When I first started modeling, it seemed logical to find out what psychology had already learned about how people think, But when I looked into psychology, I discovered that the field consisted primarily of a huge number of descriptions about how people were broken. There were a few vague descriptions of what it meant to be a "whole person," or "actualized," or "integrated," but mostly there were descriptions about the various ways in which people were broken.

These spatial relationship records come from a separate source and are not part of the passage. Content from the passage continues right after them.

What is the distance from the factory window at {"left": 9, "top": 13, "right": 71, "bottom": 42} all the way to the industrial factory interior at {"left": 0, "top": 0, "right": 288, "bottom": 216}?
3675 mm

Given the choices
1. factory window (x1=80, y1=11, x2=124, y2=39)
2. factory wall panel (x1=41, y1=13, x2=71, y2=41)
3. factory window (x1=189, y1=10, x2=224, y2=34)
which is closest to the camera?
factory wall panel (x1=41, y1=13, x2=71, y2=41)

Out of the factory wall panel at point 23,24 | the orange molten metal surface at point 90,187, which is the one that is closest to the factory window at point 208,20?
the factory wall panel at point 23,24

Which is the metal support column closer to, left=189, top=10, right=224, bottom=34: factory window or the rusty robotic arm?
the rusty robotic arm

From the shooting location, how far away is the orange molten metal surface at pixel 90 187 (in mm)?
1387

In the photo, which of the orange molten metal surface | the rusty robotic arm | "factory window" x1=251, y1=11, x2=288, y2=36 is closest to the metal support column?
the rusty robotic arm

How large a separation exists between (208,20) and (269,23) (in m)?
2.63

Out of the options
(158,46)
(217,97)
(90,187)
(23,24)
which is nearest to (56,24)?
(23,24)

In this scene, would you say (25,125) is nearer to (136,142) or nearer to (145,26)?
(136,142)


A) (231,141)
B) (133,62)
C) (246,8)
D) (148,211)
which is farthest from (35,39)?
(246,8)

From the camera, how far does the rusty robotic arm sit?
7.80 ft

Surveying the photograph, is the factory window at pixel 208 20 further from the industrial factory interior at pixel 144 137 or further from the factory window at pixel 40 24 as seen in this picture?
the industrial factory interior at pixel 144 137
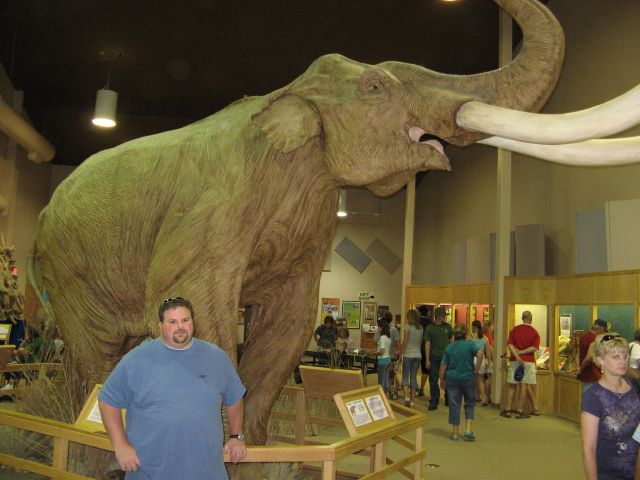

The current Diagnostic and Statistical Manual HI used by psychiatrists and psychologists has over 450 pages of descriptions of how people can be broken, but not a single page describing health. Schizophrenia is a very prestigious way to be broken; catatonia is a very quiet way. Although hysterical paralysis was very popular during World War I, it's out of style now; you only find it occasionally in very poorly–educated immigrants who are out of touch with the times. You're lucky if you can find one now. I've only seen five in the past seven years, and two of them I made myself, using hypnosis. "Borderline" is a very popular way to be broken right now. That means you're not quite nuts, but not quite normal, either — as if anyone isn't! Back in the fifties, after The Three Faces of Eve, multiple personalities always had three. But since Sybil, who had seventeen personalities, we're seeing more multiples, and they all have more than three.